▶ _Brano_
■ ■ ■ ■

Abbazia di San Vittore alle Chiuse (Genga)
Cenni storici
L’abbazia sorge isolata, circondata dagli Appennini marchigiani, in un
territorio particolarmente suggestivo all’interno di una gola e nei
pressi delle Grotte di Frasassi. Questa zona, ora diventata Parco
Naturale Regionale, si rivelò già strategicamente interessante in età
romana, in quanto coincideva, oltre che con un importante crocevia, con
la confluenza del fiume Sentino nell’Esino. Recenti studi hanno infatti
confermato l’esistenza di edifici antichi, probabilmente identificabili
in un complesso termale di epoca augustea.
Il primo documento nel quale si nomina il monastero di S. Vittore delle
Chiuse risale al 1007. La scelta della dedicazione della chiesa al
santo martire deriva presumibilmente dalla denominazione con la quale,
già in epoca romana, veniva indicato quel luogo, per l’appunto
victorianum;è possibile quindi che l’appellativo finì per essere
associato al nome del santo Vittore.

■ ■ ■ ■

▶ _Consegne dell'esercizio_
- A) Secondo il brano sull'abbazia di San Vittore alle Chiuse, a quale anno risale il primo documento che nomina il monastero?
- B) Restituisci dal brano sull'abbazia il passo che va da "Il primo documento" fino a "del santo Vittore." incluso.

■ ■ ■ ■

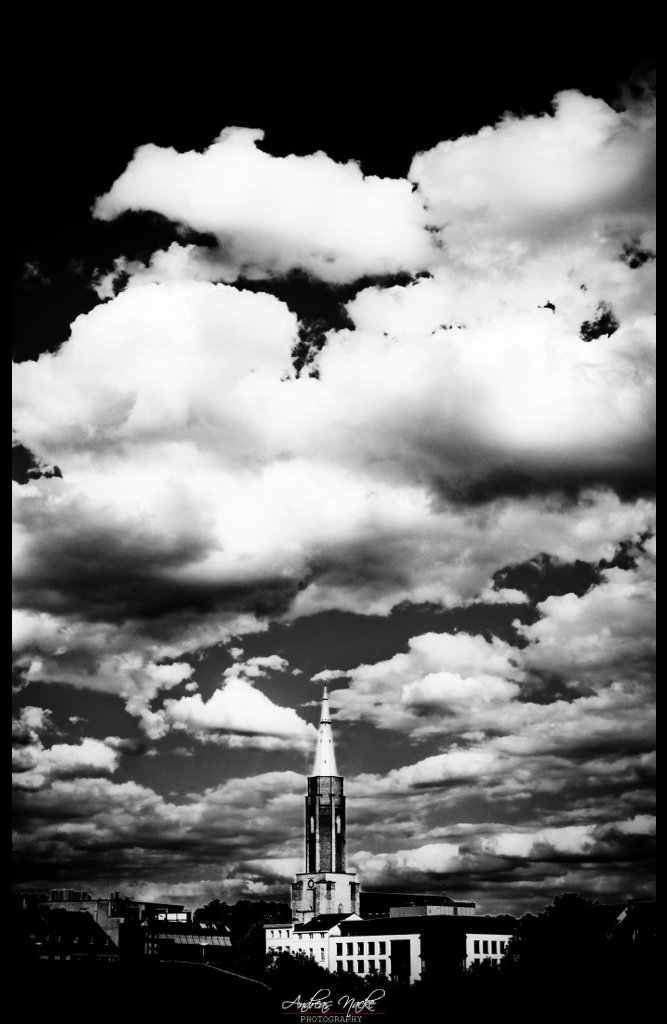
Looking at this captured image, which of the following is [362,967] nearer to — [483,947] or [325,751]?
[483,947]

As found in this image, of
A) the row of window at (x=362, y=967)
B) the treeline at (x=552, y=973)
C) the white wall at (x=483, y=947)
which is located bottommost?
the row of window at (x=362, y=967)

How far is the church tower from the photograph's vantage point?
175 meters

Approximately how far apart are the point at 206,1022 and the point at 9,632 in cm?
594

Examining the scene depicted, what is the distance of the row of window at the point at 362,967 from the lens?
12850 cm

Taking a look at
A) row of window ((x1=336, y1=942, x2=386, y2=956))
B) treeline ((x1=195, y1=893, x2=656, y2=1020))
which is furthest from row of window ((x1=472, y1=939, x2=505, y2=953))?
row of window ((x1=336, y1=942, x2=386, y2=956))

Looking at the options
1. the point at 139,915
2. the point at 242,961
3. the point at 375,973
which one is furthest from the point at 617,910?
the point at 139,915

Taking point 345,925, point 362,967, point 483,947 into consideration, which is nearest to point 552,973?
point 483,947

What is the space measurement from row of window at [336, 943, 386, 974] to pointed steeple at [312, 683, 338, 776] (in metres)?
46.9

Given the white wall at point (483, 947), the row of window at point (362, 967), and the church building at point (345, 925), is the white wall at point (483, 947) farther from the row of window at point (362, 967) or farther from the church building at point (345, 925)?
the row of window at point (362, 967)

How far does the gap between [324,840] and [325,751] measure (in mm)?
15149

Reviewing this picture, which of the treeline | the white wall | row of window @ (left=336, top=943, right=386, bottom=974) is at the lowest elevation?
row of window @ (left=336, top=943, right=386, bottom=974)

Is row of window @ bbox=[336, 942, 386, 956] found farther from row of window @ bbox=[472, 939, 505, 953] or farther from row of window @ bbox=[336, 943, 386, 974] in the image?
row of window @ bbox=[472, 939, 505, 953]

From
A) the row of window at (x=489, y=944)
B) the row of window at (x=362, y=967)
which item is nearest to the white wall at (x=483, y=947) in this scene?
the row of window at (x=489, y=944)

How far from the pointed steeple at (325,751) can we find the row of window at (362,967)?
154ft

■ ■ ■ ■

▶ _Esercizio svolto_
- A) Al 1007.

- B)
Il primo documento nel quale si nomina il monastero di S. Vittore delle
Chiuse risale al 1007. La scelta della dedicazione della chiesa al
santo martire deriva presumibilmente dalla denominazione con la quale,
già in epoca romana, veniva indicato quel luogo, per l’appunto
victorianum;è possibile quindi che l’appellativo finì per essere
associato al nome del santo Vittore.